These software issues only started about 3 weeks ago or so. Before that I had no issues with my HR21. These issues are being worked on and before long they will be resolved. Just be patient. This is not a reason to jump to E* for there DVR's. I have had theirs (722) and they can occasionally have bugs as well.


----------



## greynolds (Aug 19, 2006)

My HR21 Pro (software version 0x0206) has locked up twice so far today for a total of 5 lockups now in the 2 weeks it's been in use. I wasn't going to be home for the start of the Bruins game, so it set it up to record. I started watching it about 15 minutes after the game had started. While skipping ahead to catch up to the actual start of the game, the DVR locked up. I rebooted it with the red button next to the access card. I finished the 1st period on my HR10-250 Tivo (which I had also setup to record the game as my confidence in the HR21 Pro isn't very high at this point). Then after finishing the 1st period, we skipped over the intermission and switched back to the HR21 Pro so we could watch the rest of the game in HD. At the end of the game, I went in to delete the 2 partial recordings of the game. While navigating the menus, it locked up AGAIN.

Since this is my first experience with these new DVR's it's tough to judge whether the problem is software or hardware, though it would appear that other HR21/HR20 users are experiencing similar problems - the HR21-700: 0x0206 thread appears to have people reporting similar issues. Given the problems I'm having, the HR21 Pro recall certainly has me wondering if I've got a unit that really ought to be replaced.

I'm also still getting lots of audio dropouts on non-HD channels which do not happen on my HDVR2 and HR10-250 boxes, so it's clearly a problem isolated to the new DVR.

I sent a message to Value Electronics, where I bought this DVR, on Wednesday after my 3rd lockup and haven't received any sort of response yet.


----------



## tek428 (Mar 10, 2008)

I have an HR21-200 with the premier package. I can't really complain about much other than the 30 sec to 1 min. audio dropouts that seem to happen at random.

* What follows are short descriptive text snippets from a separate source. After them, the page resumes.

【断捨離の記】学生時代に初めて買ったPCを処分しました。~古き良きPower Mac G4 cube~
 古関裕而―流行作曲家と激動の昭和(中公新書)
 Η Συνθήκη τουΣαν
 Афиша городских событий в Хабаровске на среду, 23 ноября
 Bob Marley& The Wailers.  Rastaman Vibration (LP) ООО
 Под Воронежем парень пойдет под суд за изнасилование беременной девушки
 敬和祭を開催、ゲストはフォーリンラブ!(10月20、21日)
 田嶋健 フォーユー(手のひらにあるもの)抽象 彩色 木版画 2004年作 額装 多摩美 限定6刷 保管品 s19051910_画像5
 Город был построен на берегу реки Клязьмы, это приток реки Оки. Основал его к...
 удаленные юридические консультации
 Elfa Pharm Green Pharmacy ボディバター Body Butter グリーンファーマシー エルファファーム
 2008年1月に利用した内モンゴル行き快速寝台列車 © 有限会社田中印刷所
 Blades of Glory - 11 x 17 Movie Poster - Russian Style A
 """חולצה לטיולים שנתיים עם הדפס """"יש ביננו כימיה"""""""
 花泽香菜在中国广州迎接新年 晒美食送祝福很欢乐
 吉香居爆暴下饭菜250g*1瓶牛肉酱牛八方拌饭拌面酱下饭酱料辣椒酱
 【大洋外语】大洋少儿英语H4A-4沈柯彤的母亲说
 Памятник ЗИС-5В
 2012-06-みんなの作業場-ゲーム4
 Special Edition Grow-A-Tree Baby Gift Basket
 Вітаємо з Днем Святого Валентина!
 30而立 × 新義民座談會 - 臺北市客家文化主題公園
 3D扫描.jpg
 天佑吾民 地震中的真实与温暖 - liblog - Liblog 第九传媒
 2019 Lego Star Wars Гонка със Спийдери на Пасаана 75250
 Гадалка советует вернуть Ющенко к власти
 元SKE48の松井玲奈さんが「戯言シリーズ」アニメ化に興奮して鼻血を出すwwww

I noticed a couple of you commenting that you had AM21 units? Where did you get them? I desperately need to be able to use the DVR on some the ABC shows that I can't get due to my waivers getting shot down, and without the AM21 it is currently all but impossible. When Desperate Housewives come back on, the wife is going to be breathing down my neck!


----------



## Michael D'Angelo (Oct 21, 2006)

tek428 said:


> I have an HR21-200 with the premier package. I can't really complain about much other than the 30 sec to 1 min. audio dropouts that seem to happen at random.
> 
> I noticed a couple of you commenting that you had AM21 units? Where did you get them? I desperately need to be able to use the DVR on some the ABC shows that I can't get due to my waivers getting shot down, and without the AM21 it is currently all but impossible. When Desperate Housewives come back on, the wife is going to be breathing down my neck!


Welcome to DBSTalk

Some of use were picked by DIRECTV to be field tester for the AM21.


----------



## tek428 (Mar 10, 2008)

That's awesome! I guess it pays to be active in the community then. 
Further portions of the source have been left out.